In [1]:
# Import parquet file with pySpark
from pyspark.sql import SparkSession

# Create a spark session
spark = SparkSession.builder.appName("parquet").getOrCreate()

# Read parquet file
df = spark.read.parquet("ml_data_train.parquet")

# Show the data
df.show()


+------------------+--------------+--------------------------+--------------------+--------------------------+-----------------------+-----------------------+------------+
| src_subnet_hashed|dst_subnet_vec|scaled_bytes_pkts_features|scaled_flow_duration|scaled_throughput_features|scaled_pkt_len_features|scaled_tcp_win_features|attack_index|
+------------------+--------------+--------------------------+--------------------+--------------------------+-----------------------+-----------------------+------------+
|(1024,[906],[1.0])|(94,[0],[1.0])|      [-0.0513064471342...|[-0.4789529772200...|      [-0.0125662332574...|   [-0.4592399504915...|   [-0.4787111328395...|         1.0|
|(1024,[906],[1.0])|(94,[0],[1.0])|      [-0.0513064471342...|[-0.4789529772200...|      [-0.0125662332574...|   [-0.4592399504915...|   [-0.4787111328395...|         1.0|
|(1024,[906],[1.0])|(94,[0],[1.0])|      [-0.0517375603737...|[-0.4789529772200...|      [-0.0125662862983...|   [-0.4676085019167...|   [-0

#### Feature Scalling
Feature scaling can play a crucial role in optimizing the performance of machine learning models, especially those sensitive to the scale of input data.
Applying feature scaling to the right variables essential for improving model accuracy and efficiency. It ensures that each feature contributes equally to the decision-making process, preventing models from misinterpreting the data due to arbitrary feature scales. This leads to better, more reliable predictions in multiclass classification tasks.

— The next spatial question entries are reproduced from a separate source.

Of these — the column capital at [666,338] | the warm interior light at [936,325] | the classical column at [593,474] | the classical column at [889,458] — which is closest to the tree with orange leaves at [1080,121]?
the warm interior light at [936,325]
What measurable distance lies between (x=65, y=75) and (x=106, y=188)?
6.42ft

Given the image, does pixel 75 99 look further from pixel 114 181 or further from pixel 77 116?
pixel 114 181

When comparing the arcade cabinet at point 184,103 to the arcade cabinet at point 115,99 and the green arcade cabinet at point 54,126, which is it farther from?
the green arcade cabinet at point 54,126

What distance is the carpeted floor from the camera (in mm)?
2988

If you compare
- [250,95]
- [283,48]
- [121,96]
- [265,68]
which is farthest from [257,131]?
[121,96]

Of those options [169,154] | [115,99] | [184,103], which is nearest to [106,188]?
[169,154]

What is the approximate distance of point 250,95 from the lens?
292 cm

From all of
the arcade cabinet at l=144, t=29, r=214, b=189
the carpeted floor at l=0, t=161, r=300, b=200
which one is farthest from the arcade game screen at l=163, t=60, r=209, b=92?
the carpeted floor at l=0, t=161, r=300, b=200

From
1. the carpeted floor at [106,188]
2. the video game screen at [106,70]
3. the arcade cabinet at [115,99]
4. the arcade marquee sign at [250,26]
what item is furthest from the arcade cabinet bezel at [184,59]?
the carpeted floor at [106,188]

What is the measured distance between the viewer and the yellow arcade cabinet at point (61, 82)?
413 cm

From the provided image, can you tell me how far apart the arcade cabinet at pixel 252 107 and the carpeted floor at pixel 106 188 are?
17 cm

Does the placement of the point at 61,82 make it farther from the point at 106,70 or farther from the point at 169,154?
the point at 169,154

##### Numerical Variables with Different Scales:

In [2]:
from pyspark.ml.feature import VectorAssembler

# Preparar os dados com VectorAssembler
feature_columns = ['scaled_bytes_pkts_features', 'scaled_flow_duration', 'scaled_throughput_features', 'scaled_pkt_len_features', 'scaled_tcp_win_features']
assembler = VectorAssembler(inputCols=feature_columns, outputCol="features")
df_assembled = assembler.transform(df)

In [3]:
from pyspark.ml.classification import RandomForestClassifier, NaiveBayes, LogisticRegression, MultilayerPerceptronClassifier

# Definir o Random Forest
rf = RandomForestClassifier(labelCol="attack_index", featuresCol="features", numTrees=10)

# Definir o Naive Bayes
#nb = NaiveBayes(labelCol="attack_index", featuresCol="features")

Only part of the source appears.